Further analysis of our patients with Grade I/II tumors shows that patients with greatest tumor reductions within the Grade I/II subset also had double HLA matches with Bria-IMT™ in both monotherapy and combination study groups. Based on our new findings, we believe we are able to identify a sizeable patient population who will derive significant clinical benefit from treatment with Bria-IMT™, adding further biomarker capability incremental to our HLA-matching hypothesis.
“We believe that we have identified an important and sizeable subgroup of patients who will benefit from our novel immunotherapy treatments. We plan to further validate these findings in subsequent patients, strengthening yet another responder biomarker technique,” stated Dr. Williams, BriaCell’s President and CEO.
On January 6, 2020, Merck (NYSE: MRK), known as MSD outside the United States and Canada, today announced an exclusive worldwide research collaboration and license agreement with Taiho Pharmaceutical Co, Ltd., (“Taiho”) and Astex Pharmaceuticals (UK), a wholly owned subsidiary of Otsuka Pharmaceutical Co., Ltd. (“Astex”), focused on the development of small molecule inhibitors against several drug targets, including the KRAS oncogene, which are currently being investigated for the treatment of cancer.
“At Merck we continue to pursue new regimens designed to extend the benefits of highly selective therapies to more patients with cancer,” said Dr. Roger M. Perlmutter, president, Merck Research Laboratories. “This agreement with Taiho and Astex combines our respective small molecule assets and industry-leading expertise in cancer cell signaling to enable development of the most promising drug candidates.”
Under the terms of the agreement, Merck, Taiho and Astex will combine preclinical candidates and their data with knowledge and expertise from their respective research programs. In exchange for providing Merck an exclusive global license to their small molecule inhibitor candidates, Taiho and Astex will receive an aggregate upfront payment of $50 million and will be eligible to receive approximately $2.5 billion contingent upon the achievement of preclinical, clinical, regulatory and sales milestones for multiple products arising from the agreement, as well as tiered royalties on sales. Merck will fund research and development and will be responsible for commercialization of products globally.

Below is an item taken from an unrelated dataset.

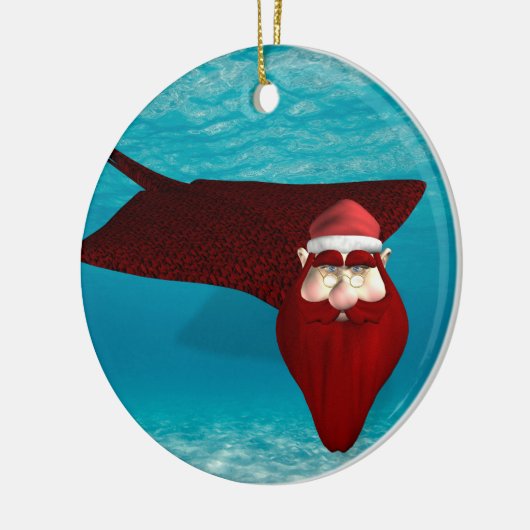 Santa Manta Keramisch Ornament (Links)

Taiho has retained co-commercialization rights in Japan and an option to promote in specific areas of South East Asia.
“Taiho has used its unique and proprietary drug discovery platform to generate a number of small molecule inhibitors,” said Teruhiro Utsugi, Ph.D., managing director at Taiho. “This alliance builds on our KRAS research up to now and together with Merck, allows us to combine our expertise to significantly accelerate the global research, development, and commercialization of a number of our mutant KRAS programs by accessing external talent and resources.”
“Together with our Taiho colleagues we are delighted to be working with Merck, one of the global leaders in oncology drug development, on this strategic alliance. This collaboration is another testament to Astex’s position as the leader in fragment-based drug discovery,” said Harren Jhoti, Ph.D., president and CEO of Astex.

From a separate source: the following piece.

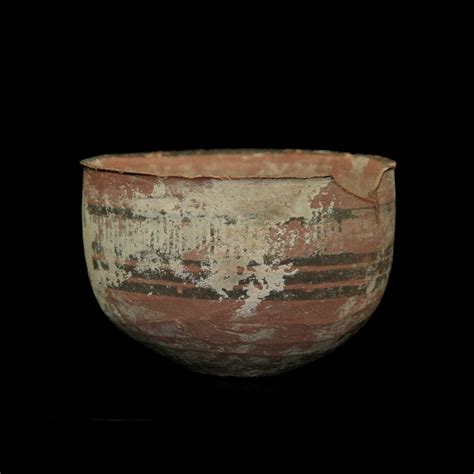 Ceramic Vessels : An Indus Valley Mehrgarh pottery vessel with painted ...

KRAS is among the most frequently mutated oncogenes in cancer. It is estimated to occur in more than 90% of pancreatic cancers and approximately 20% of non-small cell lung cancers (NSCLC) and is associated with poorer outcomes.
Taiho Pharmaceutical, a subsidiary of Otsuka Holdings Co., Ltd., is an R&D-driven specialty pharma focusing on the three fields of oncology, allergy and immunology, and urology. Its corporate philosophy takes the form of a pledge: “We strive to improve human health and contribute to a society enriched by smiles.” In the field of oncology in particular, Taiho Pharmaceutical is known as a leading company in Japan for developing innovative medicines for the treatment of cancer, a reputation that is rapidly expanding through their extensive global R&D efforts.